Thursday, July 28, 2016

The Outsound Summit Continues with Two Distinctively Different Approaches to Improvisation

The second concert performance of the 2016 Outsound New Music Summit took place last night at the Community Music Center in the Mission. While the first program in the concert series concentrated on two intense thoroughly composed works, last night’s offerings were improvisations following two distinctively different approaches by their respective groups. One was a straight-ahead approach to free improvisation that served as a memorial for saxophonist Marco Eneidi, who died this past May 24, while the other involved the exploration of the sound potentials of different materials, somewhat in the spirit of compositions by John Cage such as “Water Music” (1952) and “Cartridge Music” (1960), both of which involved chance and/or indeterminate operations but not improvisation.

The Eneidi memorial was based on the recording sessions of his album Hell-Bent in the Pacific, distributed by the Lithuanian NoBusiness Records. Eneidi’s alto work was joined by Vinny Golia alternating among tenor, soprano, and sopranino saxophones and B-flat and bass clarinet, Lisa Mezzacappa on bass, and Vijay Anderson on drums. Last night those three musicians jammed as a trio, using their memories of those sessions as a point of departure. The result was two relatively sustained ventures into free improvisation with Golia alternating between tenor saxophone and bass clarinet in the first and moving from B-flat clarinet to alto saxophone in the second.

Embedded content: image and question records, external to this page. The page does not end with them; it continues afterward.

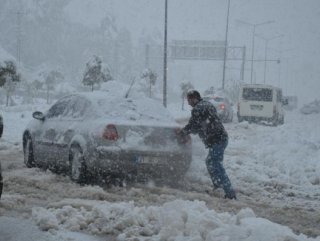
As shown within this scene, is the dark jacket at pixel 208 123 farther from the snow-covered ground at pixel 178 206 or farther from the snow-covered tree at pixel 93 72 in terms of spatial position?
the snow-covered tree at pixel 93 72

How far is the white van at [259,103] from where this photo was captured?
30.0 metres

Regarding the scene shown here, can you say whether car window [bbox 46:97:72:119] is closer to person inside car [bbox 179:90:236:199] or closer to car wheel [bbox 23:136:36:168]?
car wheel [bbox 23:136:36:168]

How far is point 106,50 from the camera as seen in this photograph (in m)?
109

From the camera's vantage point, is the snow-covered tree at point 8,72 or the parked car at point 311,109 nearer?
the snow-covered tree at point 8,72

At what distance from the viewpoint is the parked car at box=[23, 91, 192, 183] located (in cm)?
888

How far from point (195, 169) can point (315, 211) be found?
10.4 ft

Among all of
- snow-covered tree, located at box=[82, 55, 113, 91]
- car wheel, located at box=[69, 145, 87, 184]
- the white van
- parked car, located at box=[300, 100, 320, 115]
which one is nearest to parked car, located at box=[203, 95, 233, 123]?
the white van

There was no questioning the intensity of energy in both of these pieces, but what was just as clear was how the spontaneity was driven by each performer’s awareness of the other two. Often Mezzacappa would establish the rhythmic foundation, plucking her amplified acoustic bass with an aggressive assertiveness that allowed Anderson to explore both alternative rhythms and judiciously chosen silences in his drum work. Mezzacappa also took one major bowed solo, departing from a steady rhythm to use sul ponticello bowing to weave around the upper natural harmonics with a rhetoric that sounded almost like some arcane incantation.

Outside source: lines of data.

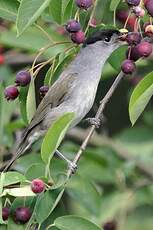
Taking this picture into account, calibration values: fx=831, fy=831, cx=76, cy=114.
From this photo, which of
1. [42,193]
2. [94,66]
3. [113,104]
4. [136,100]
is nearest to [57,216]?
[42,193]

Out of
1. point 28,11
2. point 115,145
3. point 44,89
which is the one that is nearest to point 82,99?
point 44,89

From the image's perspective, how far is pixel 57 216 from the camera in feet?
13.6

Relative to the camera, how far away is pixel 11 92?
179 inches

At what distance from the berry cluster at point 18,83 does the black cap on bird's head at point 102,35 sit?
526mm

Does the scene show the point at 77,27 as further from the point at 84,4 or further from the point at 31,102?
the point at 31,102

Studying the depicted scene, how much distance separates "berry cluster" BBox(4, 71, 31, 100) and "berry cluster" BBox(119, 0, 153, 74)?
524 mm

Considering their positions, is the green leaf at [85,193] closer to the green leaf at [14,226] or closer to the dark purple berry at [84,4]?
the green leaf at [14,226]

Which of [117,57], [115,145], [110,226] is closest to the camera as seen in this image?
[117,57]

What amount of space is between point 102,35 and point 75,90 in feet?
1.59

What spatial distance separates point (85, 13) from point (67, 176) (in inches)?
40.7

Incantation was also the operative concept behind Golia’s blowing. When Mezzacappa was most solid in her rhythms, Golia could wander into the stratosphere with his. Yet he also had a strong command of the full width of dynamic range, resulting in rhetorical stances that could turn on a dime between reflective and aggressive. Add to that the necessary breath control for multiphonic blowing and any number of awesome bursts of rapid-fire fingering and the result was the sort of uninhibited free jazz that reflected back on not only Eneidi but also Eneidi’s own influences, such as Cecil Taylor.

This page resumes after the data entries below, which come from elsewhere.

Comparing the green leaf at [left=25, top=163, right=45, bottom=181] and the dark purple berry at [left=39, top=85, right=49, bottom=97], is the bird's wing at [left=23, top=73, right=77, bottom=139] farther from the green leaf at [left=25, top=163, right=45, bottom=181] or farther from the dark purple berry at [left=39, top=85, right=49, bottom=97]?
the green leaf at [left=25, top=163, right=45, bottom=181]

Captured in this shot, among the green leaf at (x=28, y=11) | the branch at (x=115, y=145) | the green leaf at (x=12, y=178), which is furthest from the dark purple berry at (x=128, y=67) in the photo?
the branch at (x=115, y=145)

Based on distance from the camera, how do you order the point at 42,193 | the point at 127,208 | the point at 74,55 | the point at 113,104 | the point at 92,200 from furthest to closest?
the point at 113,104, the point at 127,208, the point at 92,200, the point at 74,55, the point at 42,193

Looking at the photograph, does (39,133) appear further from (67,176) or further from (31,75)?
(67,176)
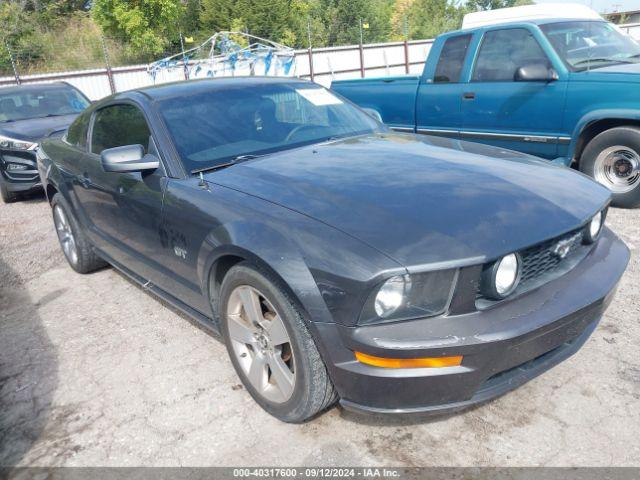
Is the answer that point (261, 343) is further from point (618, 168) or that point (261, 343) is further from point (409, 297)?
point (618, 168)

The exploratory approach to improvisation was taken by Thomas Carnacki, a group with a rotating cast of participants initiated by Gregory Scharpen and named after the fictional occult detective, who was the protagonist in a set of fantasy stories by William Hope Hodgson written in early twentieth-century England. Rotation of performers also implies rotation of resources. Last night Scharpen himself was at the controls of his electronic gear, providing input both from a violin and by vocalizing into a microphone. Both Cheryl E. Leonard and Gregory Hagan spend most of their time eliciting sounds from non-musical objects. Leonard has long been interested in playing objects collected from the natural world, and last night she seemed to be working with fossilizations of sea life found in the course of beach-combing. Most of Hagan’s objects were metallic, but he also had a violin. Indeed, both Leonard and Hagan used bowing techniques to create many of the sounds they produced. The remaining performer was Sheila Bosco behind an electronic keyboard that had been programmed to trigger a variety of different natural and man-made sounds.

The overall effect was one of a vast landscape, not unlike some of those large paintings or a slow-pan cinematic capture of an extensive terrain. The overall dynamic level was, for the most part, subdued. This facilitated drawing the ear of the attentive listener to subtle details, as the eye is often inclined to do when dealing with a very large image. Only towards the end of their set of a single continuous session did the group as a whole summon up an intense crescendo from which they could then recede into a silence in which their natural sounds gave way to ambient ones.